Scapula, elevation and retraction. Rhomboids (dorsal scapular nerve from C5).
Arm, elevation. Supraspinatus (suprascapular nerve from C5 to C6), upper trapezius (CN XI from C3 to C4).
Arm, elevation and rotation. Deltoid (axillary nerve from C5 to C6).
Arm, depression and adduction. Middle pectoralis major (anterior thoracic nerve from C5 to T1).
Arm, depression and medial rotation. Subscapularis (subscapular nerve from C5 to C7), teres major (thoracodorsal nerves from C5 to C7).
Arm, depression and lateral rotation. Infraspinatus (suprascapular nerve from C5 to C6).
Elbow, flexion. Biceps brachii, brachialis (musculocutaneous nerve from C5 to C6).
Elbow, extension. Triceps brachii (radial nerve from C7 to T1).
Elbow, supination. Biceps brachii (musculocutaneous nerve from C5 to C6), brachioradialis (radial nerve from C5 to C6).
Elbow, supination and elbow flexion. Brachioradialis (radial nerve from C5 to C6).
Elbow, pronation. Pronator teres (median nerve from C6 to C7).
Wrist, extension and adduction. Extensor carpi ulnaris (radial nerve from C7 to C8).
Wrist, extension and abduction of hand. Extensor carpi radialis longus (radial nerve from C6 to C7).
Wrist, extension of the hand. Extensor digitorum communis (radial nerve from C7 to C8).
Wrist, flexion and abduction. Flexor carpi radialis (median nerve from C7 to C8).
Wrist, flexion and adduction. Flexor carpi ulnaris (ulnar nerve from C7 to C8).
Thumb, adduction and opposition. Adductor pollicis longus (ulnar nerve C8 to T1).
Thumb, abduction and extension. Abductor pollicis longus and brevis (median and radial [and posterior interosseous nerves] from C7 to C8).
Thumb, extension of distal phalanx. Extensor pollicis longus (radial nerve from C7 to C8).
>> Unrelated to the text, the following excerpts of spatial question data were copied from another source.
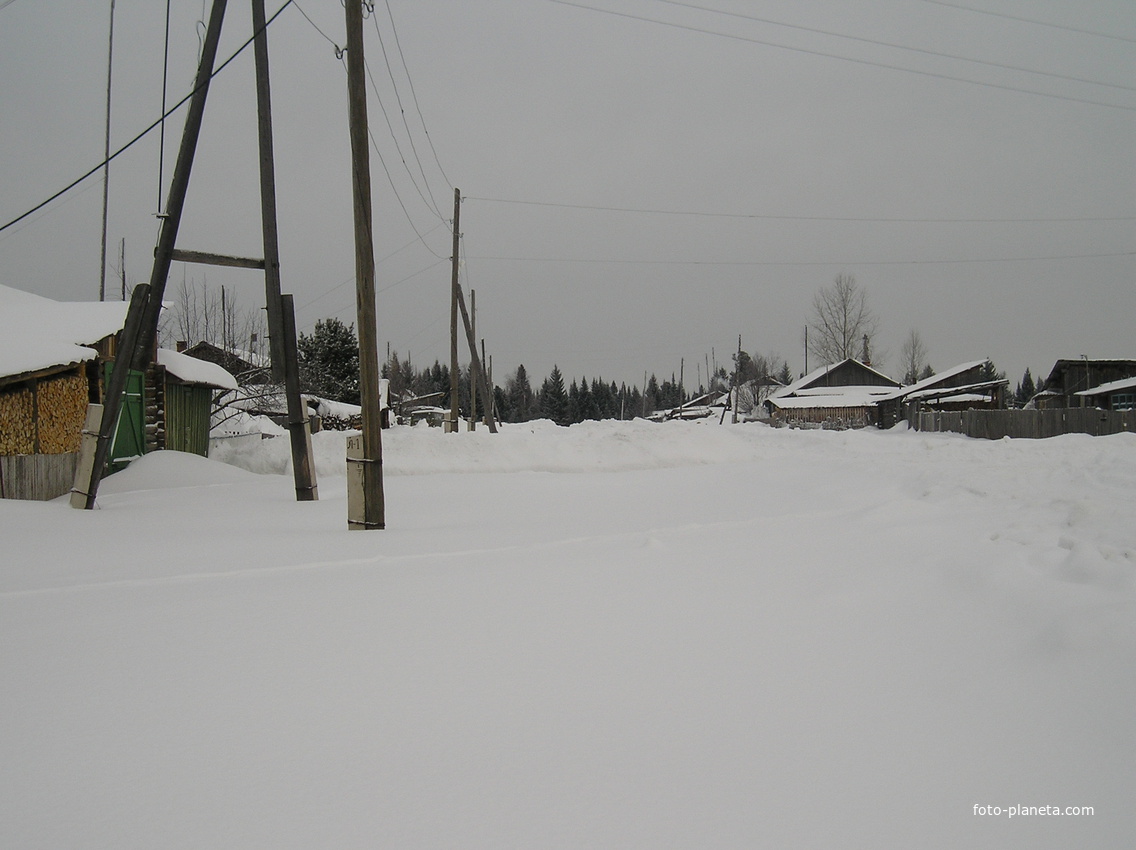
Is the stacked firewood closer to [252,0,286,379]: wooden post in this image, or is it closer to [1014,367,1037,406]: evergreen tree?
[252,0,286,379]: wooden post

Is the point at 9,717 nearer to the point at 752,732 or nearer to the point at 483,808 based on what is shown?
the point at 483,808

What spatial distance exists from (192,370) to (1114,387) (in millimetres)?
39627

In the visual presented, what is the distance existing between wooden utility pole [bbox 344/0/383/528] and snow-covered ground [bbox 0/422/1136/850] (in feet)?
3.23

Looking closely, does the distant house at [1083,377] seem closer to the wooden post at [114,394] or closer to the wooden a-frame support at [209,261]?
the wooden a-frame support at [209,261]

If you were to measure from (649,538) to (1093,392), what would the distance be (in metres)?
39.2

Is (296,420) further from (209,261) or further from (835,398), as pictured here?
(835,398)

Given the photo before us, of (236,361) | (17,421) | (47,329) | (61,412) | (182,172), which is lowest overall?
(17,421)

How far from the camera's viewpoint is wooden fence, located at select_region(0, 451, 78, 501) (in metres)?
10.0

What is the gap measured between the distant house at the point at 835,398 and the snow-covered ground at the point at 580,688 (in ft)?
151

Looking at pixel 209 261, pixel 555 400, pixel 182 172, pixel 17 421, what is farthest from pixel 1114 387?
pixel 555 400

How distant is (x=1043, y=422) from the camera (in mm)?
26016

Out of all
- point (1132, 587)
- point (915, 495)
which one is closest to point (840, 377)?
point (915, 495)

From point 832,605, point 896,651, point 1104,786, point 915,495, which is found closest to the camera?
point 1104,786

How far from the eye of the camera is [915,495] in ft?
26.7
Thumb, extension of proximal phalanx. Extensor pollicis brevis (radial nerve from C7 to C8).
Thumb, flexion of distal phalanx. Flexor pollicis longus (median nerve from C7 to T1).
Thumb, flexion of proximal phalanx. Flexor pollicis longus and brevis (median nerve from C7 to T1).
Thumb, flexion and opposition. Opponens pollicis (median nerve from C8 to T1).
Fingers, flexion and adduction of little finger. Opponens digiti minimi (ulnar nerve from C8 to T1).
Fingers, adduction of four fingers. Palmar interossei (ulnar nerve from C8 to T1).
Fingers, abduction of four fingers. Dorsal interossei (ulnar nerve from C8 to T1).
Fingers, extension of hand. Extensor digitorum communis (radial nerve from C7 to C8).
Fingers, flexion of hand. Palmar interossei (interosseous nerves from C7 to T1), lumbricales (ulnar and median nerves from C7 to T1).
Fingers, extension of interphalangeal joints. Interossei palmaris and lumbricales (interosseous nerve; median and ulnar nerves from C7 to T1).
Fingers, flexion of the distal phalanges. Flexor digitorum profundus (median and ulnar nerves from C7 to T1).
Fingers, flexion of middle phalanges. Flexor digitorum sublimis (median nerve from C7 to T1).
Abdomen, compression with flexion of trunk. Rectus abdominis (lower thoracic nerves from T6 to L1).
Abdomen, flexion of abdominal wall obliquely. Obliquus abdominis externus (lower thoracic nerves from T6 to L1).
Hip, flexion. Iliacus (femoral nerve), psoas (L2 to L3), sartorius (femoral nerve from L2 to L3).
Hip, extension. Gluteus maximus (inferior gluteal nerve from L4 or S2), adductor magnus (sciatic nerve and obturator nerve from L5 to S2).
Hip, abduction. Gluteus medius (superior gluteal nerve from L4 to S1), gluteus maximus (inferior gluteal nerve from L4 to S2).
Hip, adduction. Adductor magnus (sciatic and obturator nerves from L5 to S2).
Hip, outward rotation. Gluteus maximus (inferior gluteal nerve from L4 to S2), obturator internus (branches from S1 to S3).
Hip, inward rotation. Psoas (branches from L2 to L3).
Knee, flexion. Biceps femoris, semitendinosus, semimembranosus, gastrocnemius (all through sciatic nerve from L5 to S2).
Knee, extension. Quadriceps femoris (femoral nerve from L2 to L4).
Ankle, plantar flexion. Gastrocnemius and soleus (tibial nerve from L5 to S2).
Ankle, dorsiflexion. Anterior tibial (deep peroneal nerve from L4 to S1).
Ankle, inversion. Posterior tibial (tibial nerve from L5 to S1).
Ankle, eversion. Peroneus longus (superficial peroneal nerve from L4 to S1).
Great toe, dorsiflexion. Extensor hallucis longus and brevis (superficial peroneal nerve from L4 to S1).